[[ TEXT FOR ANALYSIS, beginning ]]

I live in Central KY, and I am still not seeing migratory ducks. A few flocks of geese have shown up just in the last week. I've never, in my 64 years, seen KY go this far into the winter without ducks appearing. I hope that the cold air settling into the midwest this week will drive a few down, but there is still a lot of open water everywhere in the Mississippi flyway, apparently. Let's hear from anyone in the region who is seeing any and/or having successful hunts.
 
We are in Texas but I had a friend and his son down at the farm last weekend to duck hunt. Said they had seen 16 deer but no ducks. After lunch they went to the rifle range in the back and jumped them from every tank they past on the way, including the one they hunted that morning...
 
Up here in Montana and surrounding states we haven’t had a “real” winter until a few days ago. We have been in the -20 to -30 degrees for a few days. Lakes are finally freezing up so they should be heading your way!
 
If it stays as cold as it is here now, they will just keep going. However, I have lived in Texas my entire life, 50% chance I'll need shorts and flip flops by the end of next week.

I think "climate change" originated here, its all over the place...

[[ TEXT FOR ANALYSIS, end ]]
[[ GIVEN ENTRIES, beginning ]]

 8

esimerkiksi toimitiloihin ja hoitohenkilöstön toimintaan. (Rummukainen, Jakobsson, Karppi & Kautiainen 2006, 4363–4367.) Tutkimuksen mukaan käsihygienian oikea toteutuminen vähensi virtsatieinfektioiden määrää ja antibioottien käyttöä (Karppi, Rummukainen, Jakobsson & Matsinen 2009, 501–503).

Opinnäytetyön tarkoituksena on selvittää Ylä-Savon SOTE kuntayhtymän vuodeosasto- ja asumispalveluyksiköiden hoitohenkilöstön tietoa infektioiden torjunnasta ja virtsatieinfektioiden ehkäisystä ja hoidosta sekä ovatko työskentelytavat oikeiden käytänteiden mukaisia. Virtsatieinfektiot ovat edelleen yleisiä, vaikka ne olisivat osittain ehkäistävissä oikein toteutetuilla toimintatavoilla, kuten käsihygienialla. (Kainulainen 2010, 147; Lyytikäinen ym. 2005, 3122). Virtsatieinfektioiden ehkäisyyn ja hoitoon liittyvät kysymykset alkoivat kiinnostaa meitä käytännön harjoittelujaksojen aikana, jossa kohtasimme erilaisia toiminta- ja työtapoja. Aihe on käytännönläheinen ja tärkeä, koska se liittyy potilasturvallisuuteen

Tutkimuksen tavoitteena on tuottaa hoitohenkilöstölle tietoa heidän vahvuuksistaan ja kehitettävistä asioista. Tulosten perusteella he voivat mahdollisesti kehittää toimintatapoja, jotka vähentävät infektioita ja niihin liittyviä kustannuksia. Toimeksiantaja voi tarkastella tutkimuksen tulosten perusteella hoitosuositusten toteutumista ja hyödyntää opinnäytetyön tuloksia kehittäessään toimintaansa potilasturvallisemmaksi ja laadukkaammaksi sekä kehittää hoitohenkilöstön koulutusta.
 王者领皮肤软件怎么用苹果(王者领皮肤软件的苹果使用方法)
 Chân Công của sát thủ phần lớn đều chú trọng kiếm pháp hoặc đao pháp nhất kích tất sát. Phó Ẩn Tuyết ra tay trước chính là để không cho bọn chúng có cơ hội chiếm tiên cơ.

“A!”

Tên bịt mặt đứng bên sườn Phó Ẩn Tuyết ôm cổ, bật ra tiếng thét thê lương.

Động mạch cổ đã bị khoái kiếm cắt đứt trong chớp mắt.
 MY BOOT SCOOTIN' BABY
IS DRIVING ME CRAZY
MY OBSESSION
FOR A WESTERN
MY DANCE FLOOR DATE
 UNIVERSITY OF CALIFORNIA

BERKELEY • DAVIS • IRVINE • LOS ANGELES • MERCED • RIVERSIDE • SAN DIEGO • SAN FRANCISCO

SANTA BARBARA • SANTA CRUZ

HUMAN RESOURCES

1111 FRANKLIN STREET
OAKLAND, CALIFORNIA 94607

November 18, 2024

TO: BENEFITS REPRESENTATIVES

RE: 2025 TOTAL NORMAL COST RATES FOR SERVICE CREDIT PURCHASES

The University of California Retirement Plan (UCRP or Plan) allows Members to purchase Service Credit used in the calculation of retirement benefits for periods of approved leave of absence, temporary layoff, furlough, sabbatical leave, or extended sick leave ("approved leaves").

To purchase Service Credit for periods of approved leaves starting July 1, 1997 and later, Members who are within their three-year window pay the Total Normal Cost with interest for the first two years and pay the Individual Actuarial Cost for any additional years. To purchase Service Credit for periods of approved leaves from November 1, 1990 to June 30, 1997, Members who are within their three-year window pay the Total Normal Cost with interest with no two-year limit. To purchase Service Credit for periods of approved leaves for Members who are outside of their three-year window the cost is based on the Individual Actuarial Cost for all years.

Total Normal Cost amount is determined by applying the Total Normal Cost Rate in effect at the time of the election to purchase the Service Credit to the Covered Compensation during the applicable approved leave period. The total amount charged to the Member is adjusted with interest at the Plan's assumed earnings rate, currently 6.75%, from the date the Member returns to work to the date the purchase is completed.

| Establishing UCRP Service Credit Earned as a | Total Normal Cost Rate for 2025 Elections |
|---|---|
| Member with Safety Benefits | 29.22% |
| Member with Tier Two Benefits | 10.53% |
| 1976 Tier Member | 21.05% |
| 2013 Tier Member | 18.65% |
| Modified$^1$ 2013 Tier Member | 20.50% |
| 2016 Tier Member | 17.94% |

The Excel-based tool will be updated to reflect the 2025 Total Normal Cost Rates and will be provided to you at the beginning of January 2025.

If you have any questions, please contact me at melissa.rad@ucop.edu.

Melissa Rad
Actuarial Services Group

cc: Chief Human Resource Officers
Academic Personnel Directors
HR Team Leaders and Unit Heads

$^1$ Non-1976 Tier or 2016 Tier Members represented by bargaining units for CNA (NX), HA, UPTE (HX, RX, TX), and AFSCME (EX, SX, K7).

[[ GIVEN ENTRIES, end ]]

▶ **TASKS TO PERFORM**:
(a) Reproduce word for word the part of the duck migration thread running from "We are in Texas" to "hunted that morning...".
(b) List every kind of animal that the duck migration thread mentions.

▶ **OUTPUTS BY TASK**:
(a)
We are in Texas but I had a friend and his son down at the farm last weekend to duck hunt. Said they had seen 16 deer but no ducks. After lunch they went to the rifle range in the back and jumped them from every tank they past on the way, including the one they hunted that morning...

(b) Ducks, geese, deer